Copy out every line of the records where the string "automated" occurs.
··· DATASET ENTRIES ···
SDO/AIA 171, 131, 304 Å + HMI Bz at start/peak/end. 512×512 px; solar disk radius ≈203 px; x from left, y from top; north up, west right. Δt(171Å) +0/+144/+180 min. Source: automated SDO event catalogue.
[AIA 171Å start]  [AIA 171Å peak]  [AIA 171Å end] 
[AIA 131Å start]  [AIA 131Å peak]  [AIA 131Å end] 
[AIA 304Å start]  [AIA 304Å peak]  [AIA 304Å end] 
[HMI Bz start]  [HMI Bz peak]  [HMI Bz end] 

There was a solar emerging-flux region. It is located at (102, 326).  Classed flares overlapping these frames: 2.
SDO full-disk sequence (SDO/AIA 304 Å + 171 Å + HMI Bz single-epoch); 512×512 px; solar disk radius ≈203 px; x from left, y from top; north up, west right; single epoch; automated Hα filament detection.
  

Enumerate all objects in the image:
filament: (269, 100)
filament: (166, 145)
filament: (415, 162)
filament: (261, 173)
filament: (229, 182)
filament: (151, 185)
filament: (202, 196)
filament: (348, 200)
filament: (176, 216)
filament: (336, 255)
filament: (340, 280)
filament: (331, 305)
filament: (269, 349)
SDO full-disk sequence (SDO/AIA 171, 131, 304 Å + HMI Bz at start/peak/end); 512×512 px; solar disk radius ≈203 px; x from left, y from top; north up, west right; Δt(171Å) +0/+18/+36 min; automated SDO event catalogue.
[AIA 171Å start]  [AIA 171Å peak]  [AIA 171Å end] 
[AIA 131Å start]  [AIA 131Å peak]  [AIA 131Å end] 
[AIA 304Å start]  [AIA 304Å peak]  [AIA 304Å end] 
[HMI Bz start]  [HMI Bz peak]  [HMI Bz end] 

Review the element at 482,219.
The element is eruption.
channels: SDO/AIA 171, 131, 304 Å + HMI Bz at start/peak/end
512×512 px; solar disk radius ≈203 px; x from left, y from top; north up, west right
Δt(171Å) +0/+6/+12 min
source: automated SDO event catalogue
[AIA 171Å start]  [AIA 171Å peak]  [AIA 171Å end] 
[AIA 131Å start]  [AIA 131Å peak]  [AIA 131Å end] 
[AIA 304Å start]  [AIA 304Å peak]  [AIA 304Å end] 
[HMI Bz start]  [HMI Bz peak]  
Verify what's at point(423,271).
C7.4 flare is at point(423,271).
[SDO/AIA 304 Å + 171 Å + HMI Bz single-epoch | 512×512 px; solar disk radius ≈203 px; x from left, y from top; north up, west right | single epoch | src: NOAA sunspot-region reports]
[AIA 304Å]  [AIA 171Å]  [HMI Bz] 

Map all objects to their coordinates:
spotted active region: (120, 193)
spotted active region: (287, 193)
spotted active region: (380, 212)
···
--- SOLUTION TO THIS EXERCISE ---
SDO/AIA 171, 131, 304 Å + HMI Bz at start/peak/end. 512×512 px; solar disk radius ≈203 px; x from left, y from top; north up, west right. Δt(171Å) +0/+144/+180 min. Source: automated SDO event catalogue.
SDO full-disk sequence (SDO/AIA 304 Å + 171 Å + HMI Bz single-epoch); 512×512 px; solar disk radius ≈203 px; x from left, y from top; north up, west right; single epoch; automated Hα filament detection.
SDO full-disk sequence (SDO/AIA 171, 131, 304 Å + HMI Bz at start/peak/end); 512×512 px; solar disk radius ≈203 px; x from left, y from top; north up, west right; Δt(171Å) +0/+18/+36 min; automated SDO event catalogue.
source: automated SDO event catalogue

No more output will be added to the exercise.